LAFC prevails over El Tráfico rival Galaxy in front of 70,000 fans at Rose Bowl
Highlights from LAFC’s 2-1 win over the Galaxy at the Rose Bowl on Thursday night.
For seven seasons, the Galaxy and LAFC have shared Southern California. But until Thursday, they had never played each other while sharing the top spot in the Western Conference standings.
They didn’t finish the night that way, with first-half goals from Kei Kamara and Denis Bouanga lifting LAFC to a 2-1 victory in front of a crowd of 70,076 at the Rose Bowl. Gabriel Pec scored for the Galaxy early in the second half.
For much of the bitter crosstown rivalry, the Galaxy have been closer to the bottom of the standings than the top. LAFC, meanwhile, has the best record in the league since entering MLS.
That has often left one team playing for a title and the other one playing spoiler. That wasn’t the case this time.
The Galaxy and LAFC have created something that has the potential to be a real Los Angeles tradition, and they would be shortsighted to not stage this event every year.
“It looked to me as if the Galaxy players had something today to lose,” LAFC coach Steve Cherundolo said. “They were not the underdogs today. And that’s a different burden.”
LAFC defender Aaron Long wasn’t so sure since nobody takes a copy of the standings into a game.
“It’s always going to feel the same, to be honest,” he said. “If you lose to them when you’re in first and they’re in last, it hurts the same as if you lose to them if you’re both tied for first.”
But when you win and break that tie? Well, it means a little more.
“That perhaps made it a little different,” defender Sergi Palencia said in Spanish. “Tied on points for first place, it was a very important game for us. We approached this match as a final.”
A final maybe, but it won’t be their last meeting. The teams will square off in September and, given the way both are playing, a playoff rematch in the fall looks likely.
Consider that LAFC (13-4-4), with its third win in as many games, extended the team’s franchise-record unbeaten streak to 10 matches and pushed it closer to Inter Miami in the Supporters’ Shield race. It has also won its last three games against the Galaxy. It is the hottest team in the league.
With LAFC and the Galaxy playing at the Rose Bowl this week, it’s fair to question whether MLS teams should still be playing games in smaller stadiums.
For the Galaxy (11-4-7), the loss, their second in 12 games, ended a four-match winning streak, the team’s longest since 2020, and dropped them into a tie with Real Salt Lake for second in the table on points.

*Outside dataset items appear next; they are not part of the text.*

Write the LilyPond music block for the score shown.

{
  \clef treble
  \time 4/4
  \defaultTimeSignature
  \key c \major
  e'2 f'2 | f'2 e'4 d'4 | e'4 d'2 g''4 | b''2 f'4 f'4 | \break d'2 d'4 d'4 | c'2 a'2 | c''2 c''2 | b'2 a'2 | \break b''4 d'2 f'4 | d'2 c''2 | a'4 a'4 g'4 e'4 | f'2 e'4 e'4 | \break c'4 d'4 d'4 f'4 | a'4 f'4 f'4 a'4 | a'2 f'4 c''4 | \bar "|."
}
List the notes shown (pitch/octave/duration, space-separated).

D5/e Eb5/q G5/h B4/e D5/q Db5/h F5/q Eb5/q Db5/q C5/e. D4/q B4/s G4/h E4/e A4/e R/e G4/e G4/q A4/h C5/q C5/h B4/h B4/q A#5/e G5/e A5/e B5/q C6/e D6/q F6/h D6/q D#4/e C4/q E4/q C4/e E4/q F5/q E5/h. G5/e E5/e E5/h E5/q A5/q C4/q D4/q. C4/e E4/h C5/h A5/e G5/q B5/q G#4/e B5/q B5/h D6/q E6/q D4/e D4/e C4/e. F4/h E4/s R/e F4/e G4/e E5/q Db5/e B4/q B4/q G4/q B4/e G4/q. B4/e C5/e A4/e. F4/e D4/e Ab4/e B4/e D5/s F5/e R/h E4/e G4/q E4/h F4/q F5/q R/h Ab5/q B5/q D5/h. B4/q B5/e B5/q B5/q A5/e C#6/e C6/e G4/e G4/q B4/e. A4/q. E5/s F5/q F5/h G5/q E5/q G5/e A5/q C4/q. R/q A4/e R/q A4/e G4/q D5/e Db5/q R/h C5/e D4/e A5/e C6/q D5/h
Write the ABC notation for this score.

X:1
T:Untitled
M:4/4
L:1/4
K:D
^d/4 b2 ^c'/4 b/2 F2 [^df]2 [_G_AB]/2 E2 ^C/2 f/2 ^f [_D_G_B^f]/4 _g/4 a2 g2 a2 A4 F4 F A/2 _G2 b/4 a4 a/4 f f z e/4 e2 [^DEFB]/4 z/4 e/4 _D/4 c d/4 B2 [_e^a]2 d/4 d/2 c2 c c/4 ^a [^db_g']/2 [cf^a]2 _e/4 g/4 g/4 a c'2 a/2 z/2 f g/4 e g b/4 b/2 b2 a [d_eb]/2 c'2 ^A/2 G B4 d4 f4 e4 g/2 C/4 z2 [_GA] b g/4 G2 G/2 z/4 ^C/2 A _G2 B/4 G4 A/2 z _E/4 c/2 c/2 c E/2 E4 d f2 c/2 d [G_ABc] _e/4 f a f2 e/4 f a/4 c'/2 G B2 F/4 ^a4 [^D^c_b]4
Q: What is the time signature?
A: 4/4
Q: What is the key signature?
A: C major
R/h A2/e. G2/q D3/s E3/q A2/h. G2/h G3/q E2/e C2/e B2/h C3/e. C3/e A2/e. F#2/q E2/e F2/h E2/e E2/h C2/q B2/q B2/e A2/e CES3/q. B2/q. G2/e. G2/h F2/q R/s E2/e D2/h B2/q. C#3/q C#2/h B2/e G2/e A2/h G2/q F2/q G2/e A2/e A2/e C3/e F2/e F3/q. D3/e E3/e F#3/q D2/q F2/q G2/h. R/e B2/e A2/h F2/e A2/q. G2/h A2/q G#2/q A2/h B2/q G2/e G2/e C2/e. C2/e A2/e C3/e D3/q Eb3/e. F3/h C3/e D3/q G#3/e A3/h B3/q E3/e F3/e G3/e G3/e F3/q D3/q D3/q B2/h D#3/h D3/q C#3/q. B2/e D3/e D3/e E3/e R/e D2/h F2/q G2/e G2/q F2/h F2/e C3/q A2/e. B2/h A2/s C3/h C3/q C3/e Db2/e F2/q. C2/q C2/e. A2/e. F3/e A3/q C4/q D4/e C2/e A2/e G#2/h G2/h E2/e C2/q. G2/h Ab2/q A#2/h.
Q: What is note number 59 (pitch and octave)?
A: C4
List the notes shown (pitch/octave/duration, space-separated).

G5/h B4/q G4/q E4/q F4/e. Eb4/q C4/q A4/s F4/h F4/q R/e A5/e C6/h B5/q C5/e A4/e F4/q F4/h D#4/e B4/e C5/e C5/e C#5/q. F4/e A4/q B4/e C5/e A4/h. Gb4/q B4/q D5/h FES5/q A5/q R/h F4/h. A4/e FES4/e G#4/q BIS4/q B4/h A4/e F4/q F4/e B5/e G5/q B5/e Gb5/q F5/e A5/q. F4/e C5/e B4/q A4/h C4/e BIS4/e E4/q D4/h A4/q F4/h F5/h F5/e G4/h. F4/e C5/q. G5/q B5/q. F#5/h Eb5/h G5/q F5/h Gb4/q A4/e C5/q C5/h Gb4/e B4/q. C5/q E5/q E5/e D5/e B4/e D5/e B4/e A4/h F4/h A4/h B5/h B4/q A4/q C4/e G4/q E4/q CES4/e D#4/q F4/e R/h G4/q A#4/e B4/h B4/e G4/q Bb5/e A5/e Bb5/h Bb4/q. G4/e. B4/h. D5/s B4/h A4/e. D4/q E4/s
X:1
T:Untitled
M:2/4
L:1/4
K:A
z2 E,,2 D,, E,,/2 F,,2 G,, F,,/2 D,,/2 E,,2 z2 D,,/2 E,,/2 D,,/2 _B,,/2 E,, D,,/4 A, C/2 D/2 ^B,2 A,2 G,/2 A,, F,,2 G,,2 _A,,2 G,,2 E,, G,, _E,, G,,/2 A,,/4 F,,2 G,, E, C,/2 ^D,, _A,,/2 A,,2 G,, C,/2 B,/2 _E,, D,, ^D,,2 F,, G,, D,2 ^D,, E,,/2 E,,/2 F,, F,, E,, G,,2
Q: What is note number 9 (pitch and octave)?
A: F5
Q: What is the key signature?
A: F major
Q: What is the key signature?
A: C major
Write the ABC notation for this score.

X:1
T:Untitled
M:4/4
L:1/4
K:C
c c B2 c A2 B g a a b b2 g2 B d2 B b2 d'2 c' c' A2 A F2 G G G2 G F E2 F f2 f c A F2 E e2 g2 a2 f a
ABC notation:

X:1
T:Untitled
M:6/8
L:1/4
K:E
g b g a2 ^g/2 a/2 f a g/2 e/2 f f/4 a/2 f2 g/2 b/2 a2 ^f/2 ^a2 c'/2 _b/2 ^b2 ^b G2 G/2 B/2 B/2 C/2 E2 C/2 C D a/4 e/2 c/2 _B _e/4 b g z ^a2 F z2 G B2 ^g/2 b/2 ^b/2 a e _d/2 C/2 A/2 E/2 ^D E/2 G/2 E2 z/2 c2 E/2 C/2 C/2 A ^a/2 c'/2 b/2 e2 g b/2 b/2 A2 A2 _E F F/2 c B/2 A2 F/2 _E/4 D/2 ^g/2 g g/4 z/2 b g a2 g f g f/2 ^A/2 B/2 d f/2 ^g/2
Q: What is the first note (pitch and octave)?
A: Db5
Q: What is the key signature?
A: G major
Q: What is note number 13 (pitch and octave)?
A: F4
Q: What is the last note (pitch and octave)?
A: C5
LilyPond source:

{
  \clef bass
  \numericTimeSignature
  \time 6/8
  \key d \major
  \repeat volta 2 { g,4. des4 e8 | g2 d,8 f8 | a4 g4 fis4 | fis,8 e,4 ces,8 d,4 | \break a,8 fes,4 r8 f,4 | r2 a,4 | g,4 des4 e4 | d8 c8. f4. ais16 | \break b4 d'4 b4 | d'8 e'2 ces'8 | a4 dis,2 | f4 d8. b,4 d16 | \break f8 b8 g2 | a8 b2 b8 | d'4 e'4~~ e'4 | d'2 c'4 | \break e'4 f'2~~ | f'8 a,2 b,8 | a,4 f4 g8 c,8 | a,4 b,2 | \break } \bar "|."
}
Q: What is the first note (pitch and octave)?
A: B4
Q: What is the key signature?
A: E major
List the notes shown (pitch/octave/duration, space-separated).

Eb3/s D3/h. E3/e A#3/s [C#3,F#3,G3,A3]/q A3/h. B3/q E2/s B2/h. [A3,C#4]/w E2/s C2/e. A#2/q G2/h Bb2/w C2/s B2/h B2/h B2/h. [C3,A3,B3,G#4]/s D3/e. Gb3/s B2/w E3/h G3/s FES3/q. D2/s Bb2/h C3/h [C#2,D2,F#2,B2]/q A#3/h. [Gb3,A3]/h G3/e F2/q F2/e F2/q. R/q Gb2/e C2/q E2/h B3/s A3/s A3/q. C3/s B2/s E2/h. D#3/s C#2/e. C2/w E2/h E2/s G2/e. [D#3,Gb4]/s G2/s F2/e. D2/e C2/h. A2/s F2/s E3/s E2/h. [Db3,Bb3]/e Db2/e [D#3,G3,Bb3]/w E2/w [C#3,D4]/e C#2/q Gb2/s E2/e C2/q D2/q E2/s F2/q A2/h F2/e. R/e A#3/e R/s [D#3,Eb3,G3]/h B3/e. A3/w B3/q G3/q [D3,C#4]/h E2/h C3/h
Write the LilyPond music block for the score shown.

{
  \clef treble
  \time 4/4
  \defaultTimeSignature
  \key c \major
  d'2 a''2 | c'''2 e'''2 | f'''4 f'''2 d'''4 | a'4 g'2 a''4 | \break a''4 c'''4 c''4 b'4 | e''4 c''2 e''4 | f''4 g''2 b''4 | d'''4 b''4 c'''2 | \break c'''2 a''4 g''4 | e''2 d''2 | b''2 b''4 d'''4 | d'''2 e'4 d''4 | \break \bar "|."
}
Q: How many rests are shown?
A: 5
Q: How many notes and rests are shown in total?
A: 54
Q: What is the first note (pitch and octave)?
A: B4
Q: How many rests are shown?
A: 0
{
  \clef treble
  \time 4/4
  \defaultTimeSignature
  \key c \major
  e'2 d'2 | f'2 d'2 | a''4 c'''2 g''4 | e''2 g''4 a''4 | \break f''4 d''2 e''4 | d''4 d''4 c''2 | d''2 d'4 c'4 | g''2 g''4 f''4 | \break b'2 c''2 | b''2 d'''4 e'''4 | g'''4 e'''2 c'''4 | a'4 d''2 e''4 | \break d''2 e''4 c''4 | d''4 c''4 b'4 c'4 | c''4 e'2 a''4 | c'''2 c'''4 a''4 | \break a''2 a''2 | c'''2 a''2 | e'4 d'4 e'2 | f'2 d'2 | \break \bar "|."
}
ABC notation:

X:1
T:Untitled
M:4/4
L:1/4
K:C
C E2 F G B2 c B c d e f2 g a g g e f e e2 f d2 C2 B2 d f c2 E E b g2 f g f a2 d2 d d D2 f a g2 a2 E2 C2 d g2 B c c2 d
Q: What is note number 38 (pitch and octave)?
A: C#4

The Galaxy are the third-best team in the Western Conference since April.
The two teams, which normally play in stadiums only 11 miles apart, moved their Fourth of July game to the Rose Bowl for the second straight year and were rewarded with the second-largest crowd in MLS this season and the 14th-largest in league history. And the 70,000-plus who showed up were rewarded with an entertaining game.
LAFC was better through much of the first half, outshooting the Galaxy 13-6, but it couldn’t beat goalkeeper John McCarthy until just before the break. After making two tough saves seconds apart, first pushing away Mateusz Bogusz’s right-footed shot from the top of the box then lifting Ilie Sánchez’s header over the bar, McCarthy got beat on a Kamara header, ending the keeper’s scoreless streak at 319 minutes.
It was the 147th goal of Kamara’s MLS career, extending his lead over Landon Donovan for second on the all-time scoring list.
“When the service is right, it’s kind of unstoppable,” Long said. “When he gets that running head start and he gets the jump, no one’s going be able to jump with him. Everyone knows how good he’s in the air. But when the ball is right and he times it well, it’s almost impossible to stop.”
A minute later, Galaxy defender Julián Aude tripped midfielder Eduard Atuesta at the top of the box, drawing a penalty that Bouanga converted for his 14th goal of the season. The Galaxy hadn’t given up two goals in the first half since an April loss in Austin.
Disney CEO Bob Iger and his wife Willow Bay are close to completing a deal that would see them invest $250 million in Angel City FC.
But if LAFC dominated the first half, the Galaxy were more dangerous for much of the next 45 minutes.
Pec halved the deficit in the 56th minute, bulling his way through a pair of defenders before pushing in a left-footed shot from close range for this seventh goal of the season. The score also gave him a goal or assist in five straight games.
Joseph Paintsil nearly tied the game a minute later, spinning and launching a right-footed shot from the center of the box, but the ball sailed harmlessly over the crossbar. LAFC responded by packing the penalty area with as many as seven players in the final 10 minutes, finally breathing a sigh of relief at the final whistle.
“These derby matches, there’s so much you have to get up for, mentally and emotionally,” Long said. “So it feels the same, even though in the standings, it doesn’t look the same.”